## [Document section]
###

Days after being hit with another risible 30-month jail sentence, veteran Iranian human rights activist Narges Mohammadi has taken to Clubhouse to speak out against the abuse of female prisoners by the Iranian regime.
Speaking on Wednesday night in a chatroom entitled “Female Political Prisoners: from Humiliation and Sexual Assault to Corporal Punishment”, Mohammadi told the audience about her latest sentence of two and a half years in jail, 80 lashes and two fines.
The anti-death penalty campaigner, who was first arrested in 2015 and released from Zanjan Prison last October, was charged with an array of offences in connection with her activism while behind bars. This included holding a sit-in to protest the killing of protesters in November 2019, and speaking out about being assaulted by prison officials.
The sentence, Mohammadi said on Clubhouse, was “inhumane” and she planned to ignore it. She went on to reveal further details of some of the physical and sexual harassment she herself experienced over half a decade as a female prisoner.

###

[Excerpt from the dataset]

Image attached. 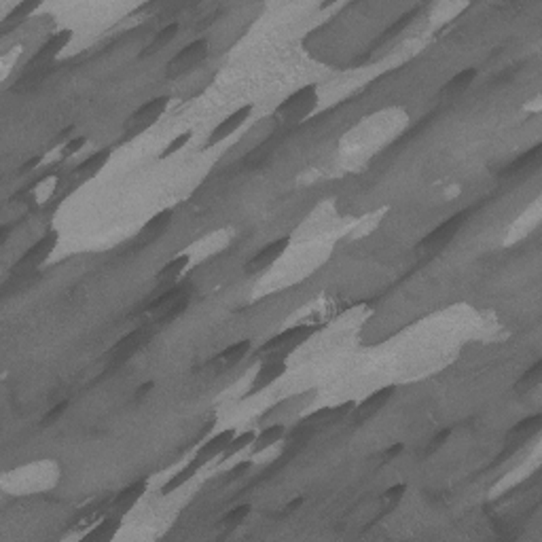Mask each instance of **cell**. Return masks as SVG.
<instances>
[{
    "label": "cell",
    "mask_w": 542,
    "mask_h": 542,
    "mask_svg": "<svg viewBox=\"0 0 542 542\" xmlns=\"http://www.w3.org/2000/svg\"><path fill=\"white\" fill-rule=\"evenodd\" d=\"M252 468V460H246V462H237L231 471H229V475H231V479H235V477H241V475H246Z\"/></svg>",
    "instance_id": "obj_37"
},
{
    "label": "cell",
    "mask_w": 542,
    "mask_h": 542,
    "mask_svg": "<svg viewBox=\"0 0 542 542\" xmlns=\"http://www.w3.org/2000/svg\"><path fill=\"white\" fill-rule=\"evenodd\" d=\"M466 218H468V210L464 212H458L453 216H449L445 223L438 225L436 229H432L420 244V248H436V246H443V244H447L453 239V235L464 227L466 223Z\"/></svg>",
    "instance_id": "obj_6"
},
{
    "label": "cell",
    "mask_w": 542,
    "mask_h": 542,
    "mask_svg": "<svg viewBox=\"0 0 542 542\" xmlns=\"http://www.w3.org/2000/svg\"><path fill=\"white\" fill-rule=\"evenodd\" d=\"M314 333L311 327H305V325H299V327H290L282 333H278L276 337H271L269 341L263 343V348H261V354L263 356H276L280 358L278 354L284 352V350H290L294 346H299V343H303L309 335Z\"/></svg>",
    "instance_id": "obj_3"
},
{
    "label": "cell",
    "mask_w": 542,
    "mask_h": 542,
    "mask_svg": "<svg viewBox=\"0 0 542 542\" xmlns=\"http://www.w3.org/2000/svg\"><path fill=\"white\" fill-rule=\"evenodd\" d=\"M237 432H235V428H229V430H220V432H216L214 436H210L204 445L197 449V453L193 456V462L200 466V468H204L206 464H210L214 458H218V456H223L225 453V449L229 447V443L233 440V436H235Z\"/></svg>",
    "instance_id": "obj_5"
},
{
    "label": "cell",
    "mask_w": 542,
    "mask_h": 542,
    "mask_svg": "<svg viewBox=\"0 0 542 542\" xmlns=\"http://www.w3.org/2000/svg\"><path fill=\"white\" fill-rule=\"evenodd\" d=\"M146 491V481H138V483H132L130 487H126L123 491H119V496L115 498L113 502V508L121 510V512H128L130 508L136 506V502L144 496Z\"/></svg>",
    "instance_id": "obj_17"
},
{
    "label": "cell",
    "mask_w": 542,
    "mask_h": 542,
    "mask_svg": "<svg viewBox=\"0 0 542 542\" xmlns=\"http://www.w3.org/2000/svg\"><path fill=\"white\" fill-rule=\"evenodd\" d=\"M119 526H121L119 519H115V517H108V519L100 521L97 526H93L89 532H85L83 538L85 540H113L117 536V532H119Z\"/></svg>",
    "instance_id": "obj_23"
},
{
    "label": "cell",
    "mask_w": 542,
    "mask_h": 542,
    "mask_svg": "<svg viewBox=\"0 0 542 542\" xmlns=\"http://www.w3.org/2000/svg\"><path fill=\"white\" fill-rule=\"evenodd\" d=\"M255 438H257V432H255V430H246V432H241V434H235L233 440L229 443V447H227L225 453H223V460H229V458L241 453L244 449L252 447Z\"/></svg>",
    "instance_id": "obj_28"
},
{
    "label": "cell",
    "mask_w": 542,
    "mask_h": 542,
    "mask_svg": "<svg viewBox=\"0 0 542 542\" xmlns=\"http://www.w3.org/2000/svg\"><path fill=\"white\" fill-rule=\"evenodd\" d=\"M178 23L174 21V23H167L165 28H161L157 34H155V38L151 40V45L144 49V51L140 54V58H146V56H153V54H157V51H161V49H165L172 40H174L176 36H178Z\"/></svg>",
    "instance_id": "obj_21"
},
{
    "label": "cell",
    "mask_w": 542,
    "mask_h": 542,
    "mask_svg": "<svg viewBox=\"0 0 542 542\" xmlns=\"http://www.w3.org/2000/svg\"><path fill=\"white\" fill-rule=\"evenodd\" d=\"M144 343H146V333L142 329L132 331V333H128L126 337L115 343V348L110 350V356H113L115 362H126L144 346Z\"/></svg>",
    "instance_id": "obj_14"
},
{
    "label": "cell",
    "mask_w": 542,
    "mask_h": 542,
    "mask_svg": "<svg viewBox=\"0 0 542 542\" xmlns=\"http://www.w3.org/2000/svg\"><path fill=\"white\" fill-rule=\"evenodd\" d=\"M301 504H303V498H301V496H299V498H294L292 502H288V504H286V512H294V510H297Z\"/></svg>",
    "instance_id": "obj_40"
},
{
    "label": "cell",
    "mask_w": 542,
    "mask_h": 542,
    "mask_svg": "<svg viewBox=\"0 0 542 542\" xmlns=\"http://www.w3.org/2000/svg\"><path fill=\"white\" fill-rule=\"evenodd\" d=\"M193 140V132L191 130H187V132H182V134H178L174 140H172L165 149H163V153H161V159H165V157H172V155H176L178 151H182L185 146L189 144Z\"/></svg>",
    "instance_id": "obj_32"
},
{
    "label": "cell",
    "mask_w": 542,
    "mask_h": 542,
    "mask_svg": "<svg viewBox=\"0 0 542 542\" xmlns=\"http://www.w3.org/2000/svg\"><path fill=\"white\" fill-rule=\"evenodd\" d=\"M189 303H191V297H189V292H185L180 299H176L174 303H172L165 311H161L157 316V322L159 325H169V322H174L176 318H180L187 309H189Z\"/></svg>",
    "instance_id": "obj_27"
},
{
    "label": "cell",
    "mask_w": 542,
    "mask_h": 542,
    "mask_svg": "<svg viewBox=\"0 0 542 542\" xmlns=\"http://www.w3.org/2000/svg\"><path fill=\"white\" fill-rule=\"evenodd\" d=\"M66 409H68V403H66V401H64V403H58L56 407H51V411H49V413L43 417L40 426H43V428H49V426L58 424V420H60V417L66 413Z\"/></svg>",
    "instance_id": "obj_34"
},
{
    "label": "cell",
    "mask_w": 542,
    "mask_h": 542,
    "mask_svg": "<svg viewBox=\"0 0 542 542\" xmlns=\"http://www.w3.org/2000/svg\"><path fill=\"white\" fill-rule=\"evenodd\" d=\"M403 451H405V445H403V443H394L392 447H388V449L384 451V460H386V462H392V460H397Z\"/></svg>",
    "instance_id": "obj_38"
},
{
    "label": "cell",
    "mask_w": 542,
    "mask_h": 542,
    "mask_svg": "<svg viewBox=\"0 0 542 542\" xmlns=\"http://www.w3.org/2000/svg\"><path fill=\"white\" fill-rule=\"evenodd\" d=\"M250 350H252V341H250V339L235 341V343H231V346H227L223 352L218 354L216 362H220L223 366H233V364L241 362L246 356H248Z\"/></svg>",
    "instance_id": "obj_18"
},
{
    "label": "cell",
    "mask_w": 542,
    "mask_h": 542,
    "mask_svg": "<svg viewBox=\"0 0 542 542\" xmlns=\"http://www.w3.org/2000/svg\"><path fill=\"white\" fill-rule=\"evenodd\" d=\"M252 510V504H239V506H233L223 519H220V528L225 532H231V530H237L246 519H248V515Z\"/></svg>",
    "instance_id": "obj_25"
},
{
    "label": "cell",
    "mask_w": 542,
    "mask_h": 542,
    "mask_svg": "<svg viewBox=\"0 0 542 542\" xmlns=\"http://www.w3.org/2000/svg\"><path fill=\"white\" fill-rule=\"evenodd\" d=\"M172 218H174V210H172V208L157 212L153 218H149V220H146V223H144V227L140 229V233H138V237H136V244H138V246H149V244H153L155 239H159V237L165 233V229L169 227Z\"/></svg>",
    "instance_id": "obj_10"
},
{
    "label": "cell",
    "mask_w": 542,
    "mask_h": 542,
    "mask_svg": "<svg viewBox=\"0 0 542 542\" xmlns=\"http://www.w3.org/2000/svg\"><path fill=\"white\" fill-rule=\"evenodd\" d=\"M411 19H413L411 15H405L403 19H399V21H397V23H394V26H392V28H390V30L386 32V36H384L381 40H388V38H394V36H397L399 32H403V30H405V28L409 26V23H411Z\"/></svg>",
    "instance_id": "obj_35"
},
{
    "label": "cell",
    "mask_w": 542,
    "mask_h": 542,
    "mask_svg": "<svg viewBox=\"0 0 542 542\" xmlns=\"http://www.w3.org/2000/svg\"><path fill=\"white\" fill-rule=\"evenodd\" d=\"M538 153H540V146H534L532 151L519 155L512 163L506 165V169L502 172V176H515V174H519V172H523L526 167H530V165L538 159Z\"/></svg>",
    "instance_id": "obj_30"
},
{
    "label": "cell",
    "mask_w": 542,
    "mask_h": 542,
    "mask_svg": "<svg viewBox=\"0 0 542 542\" xmlns=\"http://www.w3.org/2000/svg\"><path fill=\"white\" fill-rule=\"evenodd\" d=\"M540 424H542V417L540 415H532V417H528V420H521L519 424H515L510 428L508 436L510 438H517V440H523V438L532 436L534 432H538Z\"/></svg>",
    "instance_id": "obj_29"
},
{
    "label": "cell",
    "mask_w": 542,
    "mask_h": 542,
    "mask_svg": "<svg viewBox=\"0 0 542 542\" xmlns=\"http://www.w3.org/2000/svg\"><path fill=\"white\" fill-rule=\"evenodd\" d=\"M250 115H252V106H250V104L239 106L237 110H233L229 117H225V119L220 121L218 126L212 130L210 140H208V146H214V144H218V142L227 140L231 134H235V132L244 126V123L250 119Z\"/></svg>",
    "instance_id": "obj_8"
},
{
    "label": "cell",
    "mask_w": 542,
    "mask_h": 542,
    "mask_svg": "<svg viewBox=\"0 0 542 542\" xmlns=\"http://www.w3.org/2000/svg\"><path fill=\"white\" fill-rule=\"evenodd\" d=\"M70 38H72V32L70 30H60V32H54L51 36H49L40 47H38V51L34 54V58H32V64H49L51 60H56L64 49H66V45L70 43Z\"/></svg>",
    "instance_id": "obj_12"
},
{
    "label": "cell",
    "mask_w": 542,
    "mask_h": 542,
    "mask_svg": "<svg viewBox=\"0 0 542 542\" xmlns=\"http://www.w3.org/2000/svg\"><path fill=\"white\" fill-rule=\"evenodd\" d=\"M185 292H187V290H185V286H180V284H172V288L163 290L157 299H153L149 305H146V311H149V314H155V316H159L161 311H165V309H167L172 303H174L176 299H180Z\"/></svg>",
    "instance_id": "obj_20"
},
{
    "label": "cell",
    "mask_w": 542,
    "mask_h": 542,
    "mask_svg": "<svg viewBox=\"0 0 542 542\" xmlns=\"http://www.w3.org/2000/svg\"><path fill=\"white\" fill-rule=\"evenodd\" d=\"M540 379H542V362H536L530 371L517 381V386H515V390H517V394H523V392H530L532 388H536L538 384H540Z\"/></svg>",
    "instance_id": "obj_31"
},
{
    "label": "cell",
    "mask_w": 542,
    "mask_h": 542,
    "mask_svg": "<svg viewBox=\"0 0 542 542\" xmlns=\"http://www.w3.org/2000/svg\"><path fill=\"white\" fill-rule=\"evenodd\" d=\"M286 371H288V364L284 358H267L263 362V366L259 368V373L250 386V392H261V390L269 388L271 384H276Z\"/></svg>",
    "instance_id": "obj_13"
},
{
    "label": "cell",
    "mask_w": 542,
    "mask_h": 542,
    "mask_svg": "<svg viewBox=\"0 0 542 542\" xmlns=\"http://www.w3.org/2000/svg\"><path fill=\"white\" fill-rule=\"evenodd\" d=\"M153 390V381H149V384H144V386H140V390H138V394H136V399H142L144 394H149Z\"/></svg>",
    "instance_id": "obj_41"
},
{
    "label": "cell",
    "mask_w": 542,
    "mask_h": 542,
    "mask_svg": "<svg viewBox=\"0 0 542 542\" xmlns=\"http://www.w3.org/2000/svg\"><path fill=\"white\" fill-rule=\"evenodd\" d=\"M189 261H191L189 255H178V257H174L169 263H165V265L159 269L157 280H159V282H167V284H176V280L182 276V271H187Z\"/></svg>",
    "instance_id": "obj_19"
},
{
    "label": "cell",
    "mask_w": 542,
    "mask_h": 542,
    "mask_svg": "<svg viewBox=\"0 0 542 542\" xmlns=\"http://www.w3.org/2000/svg\"><path fill=\"white\" fill-rule=\"evenodd\" d=\"M316 100H318L316 85H305L286 97V100L278 106V115H284L286 119H301L303 115L309 113Z\"/></svg>",
    "instance_id": "obj_4"
},
{
    "label": "cell",
    "mask_w": 542,
    "mask_h": 542,
    "mask_svg": "<svg viewBox=\"0 0 542 542\" xmlns=\"http://www.w3.org/2000/svg\"><path fill=\"white\" fill-rule=\"evenodd\" d=\"M169 106V97L161 95V97H153V100L149 102H144L130 119V128H134L136 132H142L146 130L149 126H153V123L167 110Z\"/></svg>",
    "instance_id": "obj_7"
},
{
    "label": "cell",
    "mask_w": 542,
    "mask_h": 542,
    "mask_svg": "<svg viewBox=\"0 0 542 542\" xmlns=\"http://www.w3.org/2000/svg\"><path fill=\"white\" fill-rule=\"evenodd\" d=\"M197 471H202L200 466H197L193 460L185 466V468H180V471L176 473V475H172V479L161 487V494L163 496H167V494H172V491H176V489H180L187 481H191L195 475H197Z\"/></svg>",
    "instance_id": "obj_22"
},
{
    "label": "cell",
    "mask_w": 542,
    "mask_h": 542,
    "mask_svg": "<svg viewBox=\"0 0 542 542\" xmlns=\"http://www.w3.org/2000/svg\"><path fill=\"white\" fill-rule=\"evenodd\" d=\"M85 144H87V138L85 136H79V138H70L64 146H62V157L64 159H70V157H75L77 153H81L85 149Z\"/></svg>",
    "instance_id": "obj_33"
},
{
    "label": "cell",
    "mask_w": 542,
    "mask_h": 542,
    "mask_svg": "<svg viewBox=\"0 0 542 542\" xmlns=\"http://www.w3.org/2000/svg\"><path fill=\"white\" fill-rule=\"evenodd\" d=\"M449 434H451V430L449 428H445V430H440L434 438H432V443H430V447H428V453H434V451H438L443 445H445L447 443V438H449Z\"/></svg>",
    "instance_id": "obj_36"
},
{
    "label": "cell",
    "mask_w": 542,
    "mask_h": 542,
    "mask_svg": "<svg viewBox=\"0 0 542 542\" xmlns=\"http://www.w3.org/2000/svg\"><path fill=\"white\" fill-rule=\"evenodd\" d=\"M475 79H477V68H464L445 85V93H462L473 85Z\"/></svg>",
    "instance_id": "obj_26"
},
{
    "label": "cell",
    "mask_w": 542,
    "mask_h": 542,
    "mask_svg": "<svg viewBox=\"0 0 542 542\" xmlns=\"http://www.w3.org/2000/svg\"><path fill=\"white\" fill-rule=\"evenodd\" d=\"M288 246H290V239H288V237H280V239H276V241L267 244L265 248H261V250L252 257V261H250L248 265H246V271H248V274H255V271L267 269L271 263H276V261L286 252Z\"/></svg>",
    "instance_id": "obj_11"
},
{
    "label": "cell",
    "mask_w": 542,
    "mask_h": 542,
    "mask_svg": "<svg viewBox=\"0 0 542 542\" xmlns=\"http://www.w3.org/2000/svg\"><path fill=\"white\" fill-rule=\"evenodd\" d=\"M43 163V157H30L26 163L21 165V174H28V172H34L38 169V165Z\"/></svg>",
    "instance_id": "obj_39"
},
{
    "label": "cell",
    "mask_w": 542,
    "mask_h": 542,
    "mask_svg": "<svg viewBox=\"0 0 542 542\" xmlns=\"http://www.w3.org/2000/svg\"><path fill=\"white\" fill-rule=\"evenodd\" d=\"M206 56H208V40L206 38L193 40L191 45H187L185 49H180V51L169 60V64H167V77L169 79H176V77L185 75L187 70L195 68L202 60H206Z\"/></svg>",
    "instance_id": "obj_1"
},
{
    "label": "cell",
    "mask_w": 542,
    "mask_h": 542,
    "mask_svg": "<svg viewBox=\"0 0 542 542\" xmlns=\"http://www.w3.org/2000/svg\"><path fill=\"white\" fill-rule=\"evenodd\" d=\"M286 430H288V428H286L284 424H271V426L263 428V430L257 434L255 443H252V456H255V453H261V451H265V449H269V447H274V445H278L280 440H284Z\"/></svg>",
    "instance_id": "obj_15"
},
{
    "label": "cell",
    "mask_w": 542,
    "mask_h": 542,
    "mask_svg": "<svg viewBox=\"0 0 542 542\" xmlns=\"http://www.w3.org/2000/svg\"><path fill=\"white\" fill-rule=\"evenodd\" d=\"M405 491H407V485H403V483L388 487L384 494H381V498H379L381 515H388V512H392L394 508H397L401 504V500L405 498Z\"/></svg>",
    "instance_id": "obj_24"
},
{
    "label": "cell",
    "mask_w": 542,
    "mask_h": 542,
    "mask_svg": "<svg viewBox=\"0 0 542 542\" xmlns=\"http://www.w3.org/2000/svg\"><path fill=\"white\" fill-rule=\"evenodd\" d=\"M110 155H113L110 149L97 151V153L85 157V159L75 167V172H77V174H79L81 178H93V176H97V174H100V172L106 167V163L110 161Z\"/></svg>",
    "instance_id": "obj_16"
},
{
    "label": "cell",
    "mask_w": 542,
    "mask_h": 542,
    "mask_svg": "<svg viewBox=\"0 0 542 542\" xmlns=\"http://www.w3.org/2000/svg\"><path fill=\"white\" fill-rule=\"evenodd\" d=\"M58 241H60V235L58 231H49L45 233L38 241H34L30 248L23 252V257L19 259L17 267L21 271H34L36 267H40L49 257L54 255V250L58 248Z\"/></svg>",
    "instance_id": "obj_2"
},
{
    "label": "cell",
    "mask_w": 542,
    "mask_h": 542,
    "mask_svg": "<svg viewBox=\"0 0 542 542\" xmlns=\"http://www.w3.org/2000/svg\"><path fill=\"white\" fill-rule=\"evenodd\" d=\"M394 392H397V388H394V386H386V388L373 392L371 397L364 399L360 405H356L354 407V424H362L366 420H371L375 413H379L386 407V403L394 397Z\"/></svg>",
    "instance_id": "obj_9"
}]
</instances>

###

## [Aim]
Please return the stretch of the Narges Mohammadi article from "The anti-death penalty" through "a female prisoner.", copied word for word. The entries are separate material, unrelated to the Narges Mohammadi article.

## [Answer to this exercise]
The anti-death penalty campaigner, who was first arrested in 2015 and released from Zanjan Prison last October, was charged with an array of offences in connection with her activism while behind bars. This included holding a sit-in to protest the killing of protesters in November 2019, and speaking out about being assaulted by prison officials.
The sentence, Mohammadi said on Clubhouse, was “inhumane” and she planned to ignore it. She went on to reveal further details of some of the physical and sexual harassment she herself experienced over half a decade as a female prisoner.